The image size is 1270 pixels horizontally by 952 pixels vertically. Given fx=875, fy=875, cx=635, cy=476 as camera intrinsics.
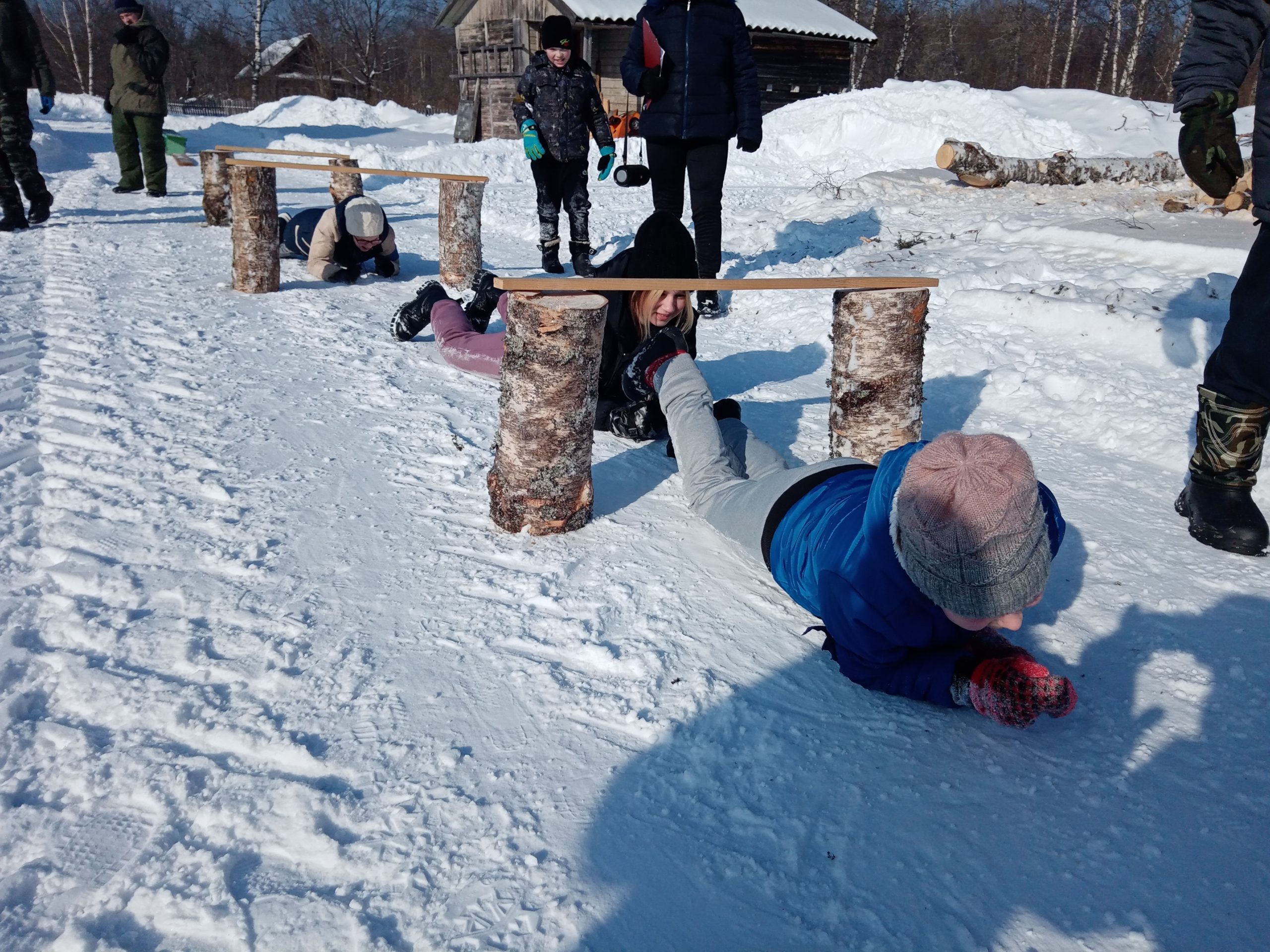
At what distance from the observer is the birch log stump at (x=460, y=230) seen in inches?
246

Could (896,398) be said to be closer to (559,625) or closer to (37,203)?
(559,625)

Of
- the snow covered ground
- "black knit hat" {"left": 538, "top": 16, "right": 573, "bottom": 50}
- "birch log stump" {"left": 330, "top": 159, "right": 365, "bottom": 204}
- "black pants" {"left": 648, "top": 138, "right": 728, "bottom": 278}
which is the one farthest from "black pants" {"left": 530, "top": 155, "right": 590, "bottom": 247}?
"birch log stump" {"left": 330, "top": 159, "right": 365, "bottom": 204}

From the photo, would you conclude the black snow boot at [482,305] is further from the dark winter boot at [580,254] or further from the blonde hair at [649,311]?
the dark winter boot at [580,254]

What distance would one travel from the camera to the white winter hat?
20.0ft

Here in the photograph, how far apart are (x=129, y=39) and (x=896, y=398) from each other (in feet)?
31.4

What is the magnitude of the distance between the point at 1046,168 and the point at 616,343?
8.29 m

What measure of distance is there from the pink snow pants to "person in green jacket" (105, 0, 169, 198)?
22.4 ft

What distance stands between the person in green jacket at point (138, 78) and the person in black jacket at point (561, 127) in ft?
17.1

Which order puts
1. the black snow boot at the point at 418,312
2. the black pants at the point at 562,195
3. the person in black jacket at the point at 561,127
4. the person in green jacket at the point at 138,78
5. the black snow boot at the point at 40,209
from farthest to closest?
the person in green jacket at the point at 138,78, the black snow boot at the point at 40,209, the black pants at the point at 562,195, the person in black jacket at the point at 561,127, the black snow boot at the point at 418,312

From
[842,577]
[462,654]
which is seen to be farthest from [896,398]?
[462,654]

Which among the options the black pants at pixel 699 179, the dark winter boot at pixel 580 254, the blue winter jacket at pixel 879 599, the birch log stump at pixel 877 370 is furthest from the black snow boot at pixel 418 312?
the blue winter jacket at pixel 879 599

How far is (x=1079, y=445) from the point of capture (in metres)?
3.73

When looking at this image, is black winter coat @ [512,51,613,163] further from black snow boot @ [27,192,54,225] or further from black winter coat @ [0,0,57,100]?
black snow boot @ [27,192,54,225]

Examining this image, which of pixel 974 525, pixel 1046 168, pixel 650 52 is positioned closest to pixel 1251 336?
pixel 974 525
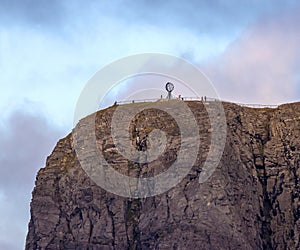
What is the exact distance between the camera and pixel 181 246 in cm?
19988

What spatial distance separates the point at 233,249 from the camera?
200 metres

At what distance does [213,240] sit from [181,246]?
4.97 m

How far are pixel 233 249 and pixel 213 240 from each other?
133 inches

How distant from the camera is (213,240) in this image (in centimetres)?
19962

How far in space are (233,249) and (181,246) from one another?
7.95m
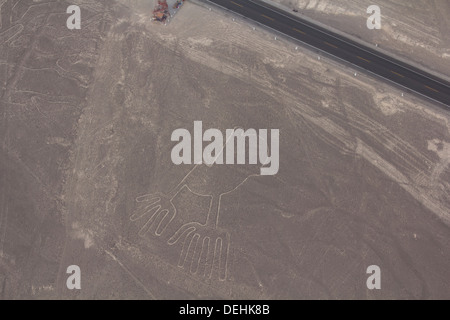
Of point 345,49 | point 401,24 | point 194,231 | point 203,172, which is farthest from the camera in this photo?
point 401,24

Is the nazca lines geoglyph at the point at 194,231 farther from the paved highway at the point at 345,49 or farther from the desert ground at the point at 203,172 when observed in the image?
the paved highway at the point at 345,49

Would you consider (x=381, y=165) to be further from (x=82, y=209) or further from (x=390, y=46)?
(x=82, y=209)

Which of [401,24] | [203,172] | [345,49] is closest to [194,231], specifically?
[203,172]

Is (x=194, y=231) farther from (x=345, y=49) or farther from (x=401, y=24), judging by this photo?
(x=401, y=24)

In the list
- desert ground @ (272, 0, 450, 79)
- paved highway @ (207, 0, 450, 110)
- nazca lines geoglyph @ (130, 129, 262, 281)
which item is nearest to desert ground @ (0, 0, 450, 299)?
nazca lines geoglyph @ (130, 129, 262, 281)

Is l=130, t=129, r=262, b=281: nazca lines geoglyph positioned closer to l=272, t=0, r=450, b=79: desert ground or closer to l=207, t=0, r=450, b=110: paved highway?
l=207, t=0, r=450, b=110: paved highway

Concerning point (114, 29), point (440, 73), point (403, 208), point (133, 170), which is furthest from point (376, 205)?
point (114, 29)
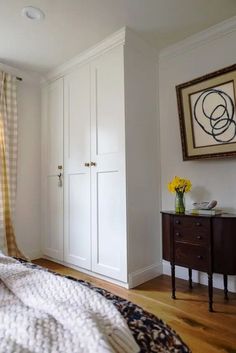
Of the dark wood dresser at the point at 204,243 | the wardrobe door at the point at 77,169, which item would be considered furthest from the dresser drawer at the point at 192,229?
the wardrobe door at the point at 77,169

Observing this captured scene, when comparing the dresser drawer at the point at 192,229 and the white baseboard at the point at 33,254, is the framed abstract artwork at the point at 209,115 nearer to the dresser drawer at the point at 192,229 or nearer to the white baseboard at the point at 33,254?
the dresser drawer at the point at 192,229

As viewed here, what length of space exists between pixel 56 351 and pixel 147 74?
2599mm

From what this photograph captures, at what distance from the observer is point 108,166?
8.22 feet

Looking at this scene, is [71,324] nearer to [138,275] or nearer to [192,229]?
[192,229]

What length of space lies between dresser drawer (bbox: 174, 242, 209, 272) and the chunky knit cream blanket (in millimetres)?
1421

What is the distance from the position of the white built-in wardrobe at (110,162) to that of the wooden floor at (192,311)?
0.14m

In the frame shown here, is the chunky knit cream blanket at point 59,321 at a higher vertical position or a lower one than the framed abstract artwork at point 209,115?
lower

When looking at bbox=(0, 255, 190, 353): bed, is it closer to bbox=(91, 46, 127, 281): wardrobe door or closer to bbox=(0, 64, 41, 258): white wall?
bbox=(91, 46, 127, 281): wardrobe door

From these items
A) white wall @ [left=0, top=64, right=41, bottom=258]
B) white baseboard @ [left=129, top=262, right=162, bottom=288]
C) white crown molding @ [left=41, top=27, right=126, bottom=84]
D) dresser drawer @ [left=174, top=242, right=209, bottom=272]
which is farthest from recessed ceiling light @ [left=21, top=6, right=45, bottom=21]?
white baseboard @ [left=129, top=262, right=162, bottom=288]

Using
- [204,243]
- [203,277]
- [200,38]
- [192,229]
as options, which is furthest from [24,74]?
[203,277]

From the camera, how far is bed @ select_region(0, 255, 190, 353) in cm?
55

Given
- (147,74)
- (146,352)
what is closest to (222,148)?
(147,74)

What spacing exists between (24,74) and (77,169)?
1466 millimetres

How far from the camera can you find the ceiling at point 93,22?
200 centimetres
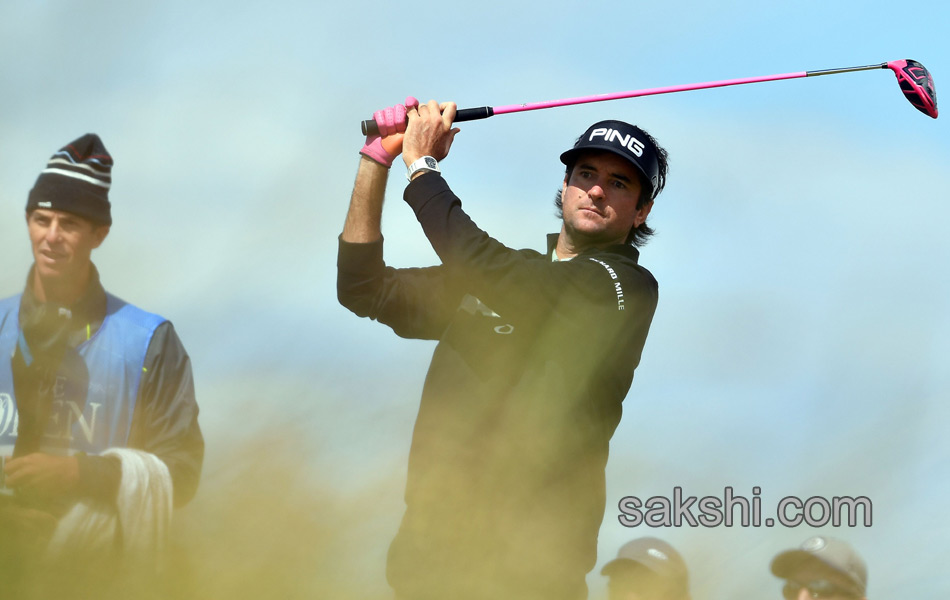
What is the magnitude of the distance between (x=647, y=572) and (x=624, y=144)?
1826 mm

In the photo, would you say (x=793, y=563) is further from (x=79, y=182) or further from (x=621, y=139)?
(x=79, y=182)

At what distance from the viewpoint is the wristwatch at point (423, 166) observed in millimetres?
3816

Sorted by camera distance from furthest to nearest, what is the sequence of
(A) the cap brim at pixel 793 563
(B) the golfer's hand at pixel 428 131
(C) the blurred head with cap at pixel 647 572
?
(A) the cap brim at pixel 793 563 → (C) the blurred head with cap at pixel 647 572 → (B) the golfer's hand at pixel 428 131

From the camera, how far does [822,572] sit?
15.4 ft

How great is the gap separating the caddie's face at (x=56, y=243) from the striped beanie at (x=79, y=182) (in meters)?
0.03

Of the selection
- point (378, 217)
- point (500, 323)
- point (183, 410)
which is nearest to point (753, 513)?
point (500, 323)

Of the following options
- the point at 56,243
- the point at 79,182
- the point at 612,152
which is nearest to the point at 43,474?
the point at 56,243

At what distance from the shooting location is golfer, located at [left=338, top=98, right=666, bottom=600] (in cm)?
359

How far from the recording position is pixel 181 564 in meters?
3.02

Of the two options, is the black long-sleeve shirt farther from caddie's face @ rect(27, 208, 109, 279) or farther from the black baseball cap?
caddie's face @ rect(27, 208, 109, 279)

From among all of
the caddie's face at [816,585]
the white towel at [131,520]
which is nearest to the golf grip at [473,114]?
the white towel at [131,520]

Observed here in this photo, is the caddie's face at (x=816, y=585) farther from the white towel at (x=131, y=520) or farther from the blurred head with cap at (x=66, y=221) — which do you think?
the blurred head with cap at (x=66, y=221)

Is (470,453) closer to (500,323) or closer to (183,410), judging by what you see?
(500,323)

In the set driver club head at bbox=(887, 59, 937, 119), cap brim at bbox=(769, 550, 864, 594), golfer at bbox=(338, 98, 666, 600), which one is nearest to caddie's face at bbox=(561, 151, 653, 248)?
golfer at bbox=(338, 98, 666, 600)
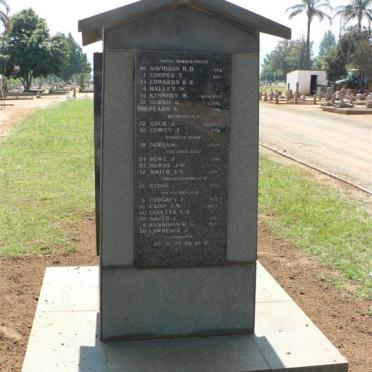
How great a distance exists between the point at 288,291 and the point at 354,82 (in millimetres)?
58539

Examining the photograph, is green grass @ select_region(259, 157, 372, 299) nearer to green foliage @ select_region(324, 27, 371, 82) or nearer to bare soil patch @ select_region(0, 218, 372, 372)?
bare soil patch @ select_region(0, 218, 372, 372)

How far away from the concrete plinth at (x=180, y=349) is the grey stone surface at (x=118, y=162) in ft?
2.04

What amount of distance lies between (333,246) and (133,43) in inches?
156

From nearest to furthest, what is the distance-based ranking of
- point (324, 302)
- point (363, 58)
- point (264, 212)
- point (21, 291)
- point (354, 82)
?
point (324, 302)
point (21, 291)
point (264, 212)
point (363, 58)
point (354, 82)

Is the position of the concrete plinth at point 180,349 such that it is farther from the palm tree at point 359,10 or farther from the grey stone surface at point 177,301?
the palm tree at point 359,10

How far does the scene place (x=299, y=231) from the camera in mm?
7254

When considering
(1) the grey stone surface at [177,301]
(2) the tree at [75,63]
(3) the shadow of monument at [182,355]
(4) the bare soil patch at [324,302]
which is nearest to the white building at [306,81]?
(4) the bare soil patch at [324,302]

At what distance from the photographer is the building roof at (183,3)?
139 inches

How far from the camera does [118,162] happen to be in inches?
148

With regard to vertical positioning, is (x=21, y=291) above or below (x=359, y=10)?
below

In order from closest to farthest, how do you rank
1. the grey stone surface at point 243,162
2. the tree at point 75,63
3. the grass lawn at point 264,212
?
the grey stone surface at point 243,162 → the grass lawn at point 264,212 → the tree at point 75,63

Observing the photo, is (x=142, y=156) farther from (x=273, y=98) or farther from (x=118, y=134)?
(x=273, y=98)

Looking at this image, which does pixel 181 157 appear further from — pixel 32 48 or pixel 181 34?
pixel 32 48

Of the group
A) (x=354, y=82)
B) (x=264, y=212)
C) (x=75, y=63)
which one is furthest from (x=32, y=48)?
(x=264, y=212)
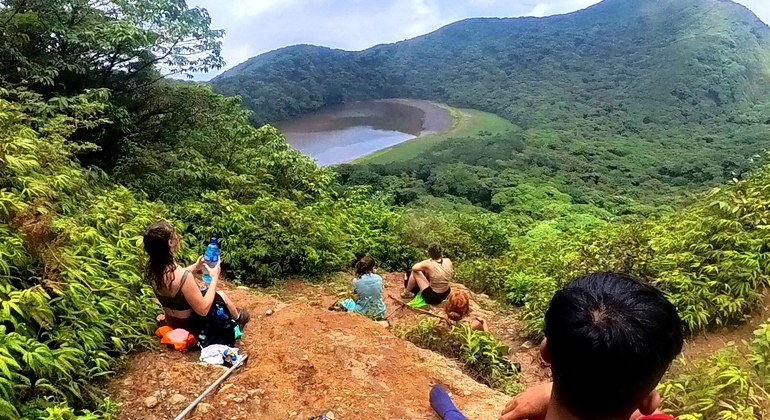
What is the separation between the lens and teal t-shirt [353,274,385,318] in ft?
21.3

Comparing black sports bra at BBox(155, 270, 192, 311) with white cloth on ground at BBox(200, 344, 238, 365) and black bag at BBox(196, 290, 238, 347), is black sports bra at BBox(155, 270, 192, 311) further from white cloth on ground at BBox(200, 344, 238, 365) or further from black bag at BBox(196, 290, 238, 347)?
A: white cloth on ground at BBox(200, 344, 238, 365)

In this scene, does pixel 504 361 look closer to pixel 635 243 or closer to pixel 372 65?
pixel 635 243

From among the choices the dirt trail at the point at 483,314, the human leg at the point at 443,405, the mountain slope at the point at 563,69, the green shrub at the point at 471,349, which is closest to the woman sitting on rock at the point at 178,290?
the human leg at the point at 443,405

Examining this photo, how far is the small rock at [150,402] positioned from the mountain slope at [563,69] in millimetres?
51408

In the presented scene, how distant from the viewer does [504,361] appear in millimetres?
5293

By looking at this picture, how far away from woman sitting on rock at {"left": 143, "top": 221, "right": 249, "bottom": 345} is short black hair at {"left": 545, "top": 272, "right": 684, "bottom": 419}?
3.22 m

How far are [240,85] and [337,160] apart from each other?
74.5 feet

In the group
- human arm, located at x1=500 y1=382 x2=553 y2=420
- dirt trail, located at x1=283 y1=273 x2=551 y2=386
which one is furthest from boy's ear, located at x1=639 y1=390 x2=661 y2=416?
dirt trail, located at x1=283 y1=273 x2=551 y2=386

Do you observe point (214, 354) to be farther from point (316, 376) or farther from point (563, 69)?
point (563, 69)

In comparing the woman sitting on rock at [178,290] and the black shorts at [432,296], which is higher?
the woman sitting on rock at [178,290]

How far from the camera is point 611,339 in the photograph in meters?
1.28

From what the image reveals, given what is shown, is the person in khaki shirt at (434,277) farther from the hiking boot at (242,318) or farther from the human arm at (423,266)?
the hiking boot at (242,318)

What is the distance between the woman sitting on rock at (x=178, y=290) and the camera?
384cm

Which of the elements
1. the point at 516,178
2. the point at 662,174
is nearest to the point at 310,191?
the point at 516,178
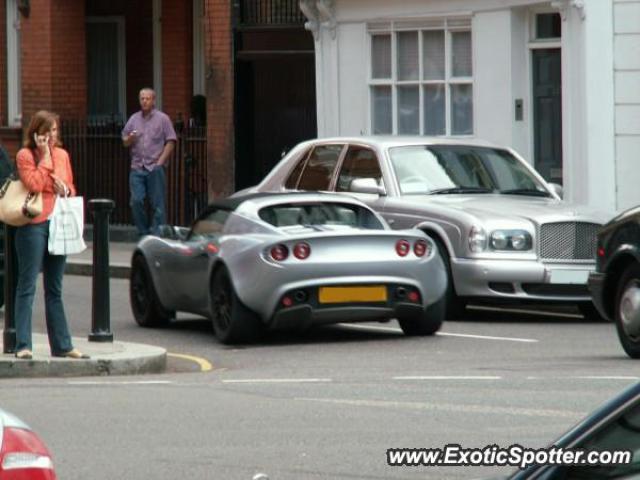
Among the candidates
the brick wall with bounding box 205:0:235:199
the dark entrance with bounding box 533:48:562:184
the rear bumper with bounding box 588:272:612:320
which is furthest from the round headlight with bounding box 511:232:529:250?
the brick wall with bounding box 205:0:235:199

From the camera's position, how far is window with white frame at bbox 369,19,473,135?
76.8ft

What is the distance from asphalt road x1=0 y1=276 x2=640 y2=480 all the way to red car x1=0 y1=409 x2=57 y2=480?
3.09 metres

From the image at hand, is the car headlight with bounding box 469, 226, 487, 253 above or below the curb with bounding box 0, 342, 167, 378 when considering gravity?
above

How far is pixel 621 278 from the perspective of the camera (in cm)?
1284

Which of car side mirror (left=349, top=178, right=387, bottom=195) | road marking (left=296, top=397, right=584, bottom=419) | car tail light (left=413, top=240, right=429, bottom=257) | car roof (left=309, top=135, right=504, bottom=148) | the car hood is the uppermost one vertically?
car roof (left=309, top=135, right=504, bottom=148)

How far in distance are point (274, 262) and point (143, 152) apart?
9610 mm

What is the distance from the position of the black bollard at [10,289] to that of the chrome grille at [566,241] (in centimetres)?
502

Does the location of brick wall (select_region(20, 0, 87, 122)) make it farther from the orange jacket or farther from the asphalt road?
the orange jacket

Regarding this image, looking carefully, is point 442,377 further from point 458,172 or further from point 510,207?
point 458,172

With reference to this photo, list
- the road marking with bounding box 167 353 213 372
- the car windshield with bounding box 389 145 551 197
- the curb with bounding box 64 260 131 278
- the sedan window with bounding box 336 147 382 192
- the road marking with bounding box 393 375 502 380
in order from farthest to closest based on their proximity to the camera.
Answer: the curb with bounding box 64 260 131 278
the sedan window with bounding box 336 147 382 192
the car windshield with bounding box 389 145 551 197
the road marking with bounding box 167 353 213 372
the road marking with bounding box 393 375 502 380

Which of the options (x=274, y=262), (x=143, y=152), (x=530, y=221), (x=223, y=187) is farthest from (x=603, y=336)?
(x=223, y=187)

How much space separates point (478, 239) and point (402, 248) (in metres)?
1.68

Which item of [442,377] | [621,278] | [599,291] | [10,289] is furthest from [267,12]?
[442,377]

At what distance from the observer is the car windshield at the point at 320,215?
14.7m
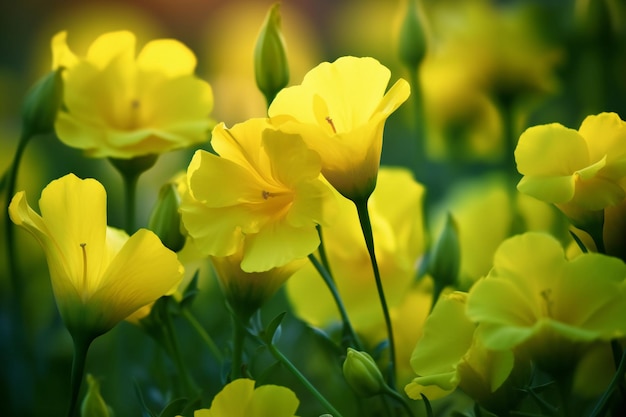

□ □ □ □

Exercise task
Report each line in the material above that contains the word "judging", treating capital and lowercase letters as different.

Expected answer
Is (x=194, y=231) farther from (x=345, y=49) or farther from (x=401, y=24), judging by this photo?
Is (470,453) closer to (500,323) or closer to (183,410), judging by what you see?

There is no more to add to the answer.